O Evangelho da Trindade

Josaías Jr.

A doutrina da Trindade é conhecida, amada e pouco compreendida pela maioria dos cristãos. Mesmo grandes teólogos tiveram dificuldades em expressar a triunidade de Deus em termos que pudéssemos entender perfeitamente.  Na verdade, creio que, pelo menos desse lado da vida, jamais alguém poderá compreender de maneira satisfatória o que queremos dizer com “Uma essência, três pessoas”. Os motivos são vários, mas dois considero especialmente válidos: (a) somos seres limitados e pecadores tentando aprender sobre o Santo e Infinito e (b) não temos na Criação uma analogia satisfatória para compararmos com o Ser de Deus.

Assim, o que vemos,  às vezes, são crentes aceitando essa doutrina, mas raramente felizes com o conhecimento que têm sobre Deus e, pior, com dúvidas sobre a real necessidade de sermos tão preciosistas quanto a essa doutrina. Afinal, como alguém pode dizer que um mórmon piedoso não é cristão? E se alguém confunde as pessoas da Trindade mas age como um santo, não deveríamos considerá-lo um irmão na fé?

### MATERIAL FORNECIDO

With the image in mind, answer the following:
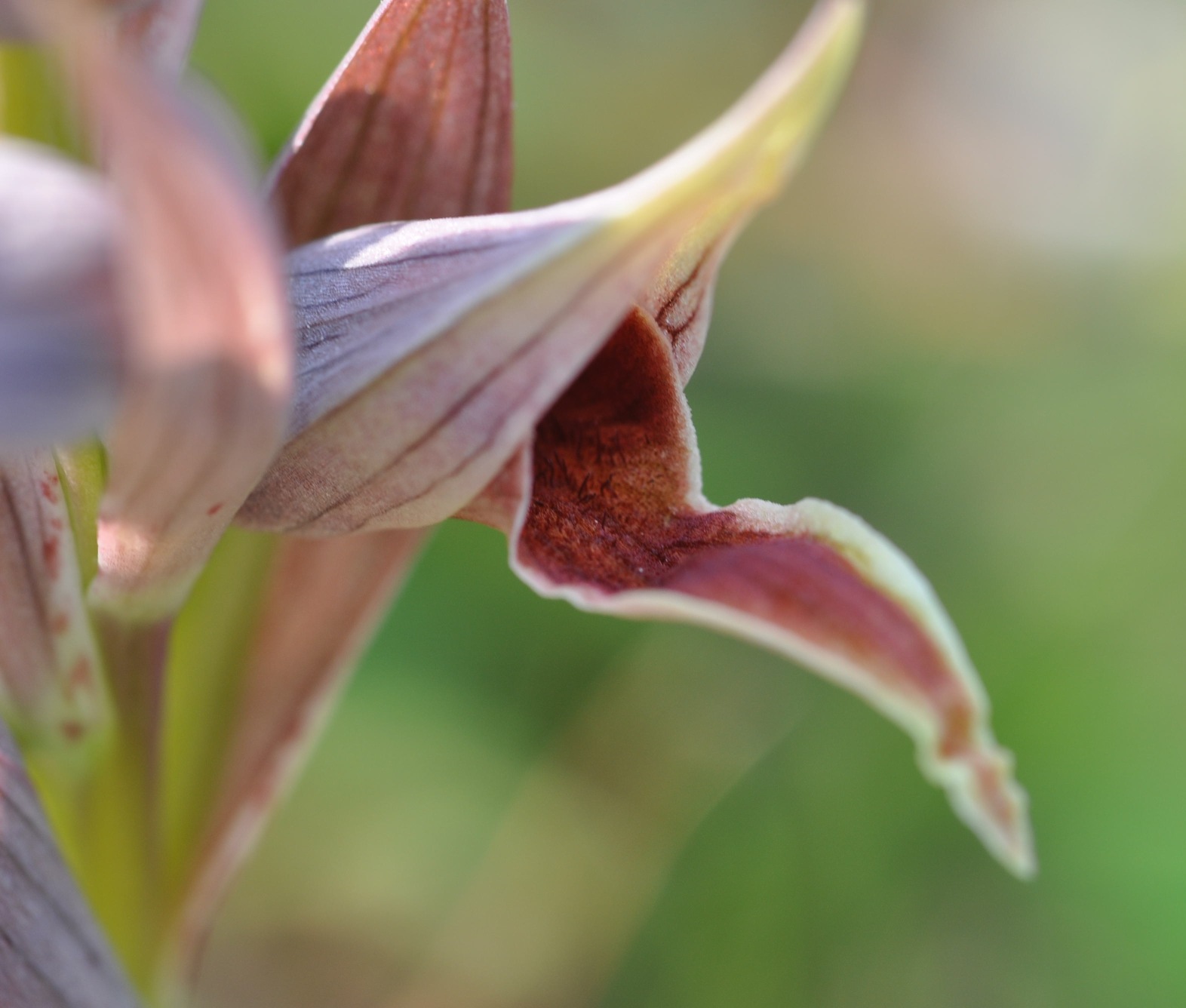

### ENUNCIADO DA TAREFA A
Segundo o documento sobre a doutrina da Trindade, que expressão resume o que se quer dizer com a triunidade de Deus?
### ENUNCIADO DA TAREFA B
Reproduza do documento sobre a Trindade o trecho que começa em "O Evangelho da" e vai até "Ser de Deus.", inclusive.
### ENUNCIADO DA TAREFA C
Na primeira frase do documento sobre a Trindade, que qualificações são atribuídas à doutrina? Liste todas.

### RESPOSTA DA TAREFA A
“Uma essência, três pessoas”.

### RESPOSTA DA TAREFA B
O Evangelho da Trindade

Josaías Jr.

A doutrina da Trindade é conhecida, amada e pouco compreendida pela maioria dos cristãos. Mesmo grandes teólogos tiveram dificuldades em expressar a triunidade de Deus em termos que pudéssemos entender perfeitamente.  Na verdade, creio que, pelo menos desse lado da vida, jamais alguém poderá compreender de maneira satisfatória o que queremos dizer com “Uma essência, três pessoas”. Os motivos são vários, mas dois considero especialmente válidos: (a) somos seres limitados e pecadores tentando aprender sobre o Santo e Infinito e (b) não temos na Criação uma analogia satisfatória para compararmos com o Ser de Deus.

### RESPOSTA DA TAREFA C
Conhecida; amada; pouco compreendida.